**DATA ENTRIES:**
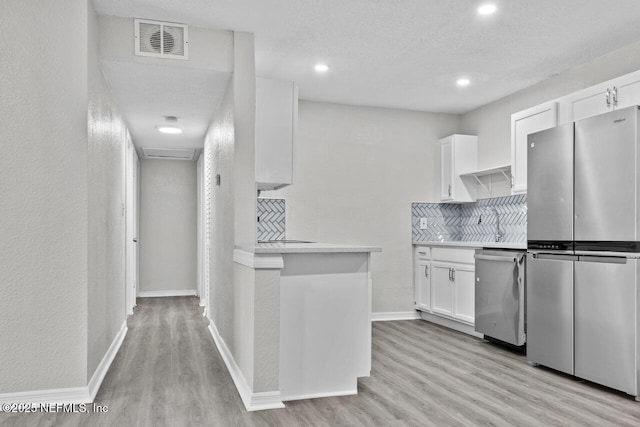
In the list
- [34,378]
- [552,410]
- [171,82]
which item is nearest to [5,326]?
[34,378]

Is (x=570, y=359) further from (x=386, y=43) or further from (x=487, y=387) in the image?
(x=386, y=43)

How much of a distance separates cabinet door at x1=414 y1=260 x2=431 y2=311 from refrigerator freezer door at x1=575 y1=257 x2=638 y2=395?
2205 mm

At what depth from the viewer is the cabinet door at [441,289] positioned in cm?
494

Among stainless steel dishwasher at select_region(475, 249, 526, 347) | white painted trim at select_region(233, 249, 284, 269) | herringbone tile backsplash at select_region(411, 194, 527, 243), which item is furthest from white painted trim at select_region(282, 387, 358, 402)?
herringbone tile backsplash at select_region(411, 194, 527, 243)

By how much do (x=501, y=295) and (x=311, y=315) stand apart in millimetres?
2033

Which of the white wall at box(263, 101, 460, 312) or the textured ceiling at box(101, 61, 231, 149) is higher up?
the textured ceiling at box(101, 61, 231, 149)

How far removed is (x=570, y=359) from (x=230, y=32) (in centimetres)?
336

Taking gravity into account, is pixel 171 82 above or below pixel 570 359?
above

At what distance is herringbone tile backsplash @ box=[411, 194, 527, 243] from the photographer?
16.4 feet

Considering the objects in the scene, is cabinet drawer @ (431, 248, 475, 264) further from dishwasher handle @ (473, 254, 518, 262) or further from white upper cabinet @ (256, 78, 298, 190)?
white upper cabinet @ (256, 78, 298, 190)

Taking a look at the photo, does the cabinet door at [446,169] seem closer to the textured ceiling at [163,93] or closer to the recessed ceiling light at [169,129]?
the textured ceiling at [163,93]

==

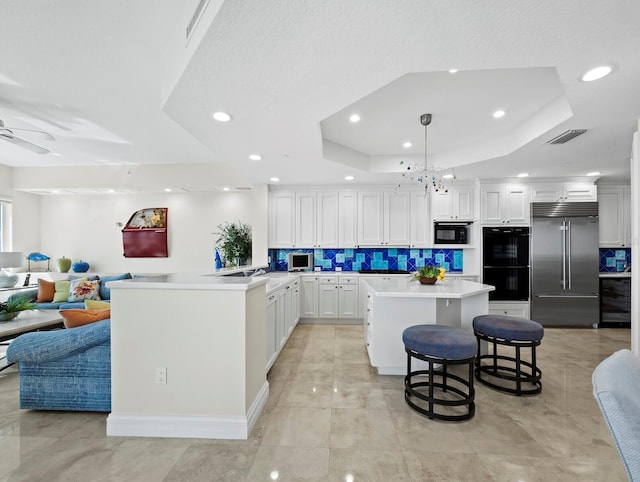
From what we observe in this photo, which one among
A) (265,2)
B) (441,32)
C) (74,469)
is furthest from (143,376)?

**THE TASK:**
Find every line in the entries above that contains the word "door" and copy each of those lines in full.

**OUTPUT OF THE TASK:**
How much of a distance separates cabinet door at x1=414 y1=260 x2=431 y2=311 from refrigerator freezer door at x1=575 y1=257 x2=638 y2=395?
At what depth from the viewer is the cabinet door at [441,289] positioned in cm?
Taking a look at the photo, does the cabinet door at [446,169] seem closer to the textured ceiling at [163,93] or closer to the recessed ceiling light at [169,129]?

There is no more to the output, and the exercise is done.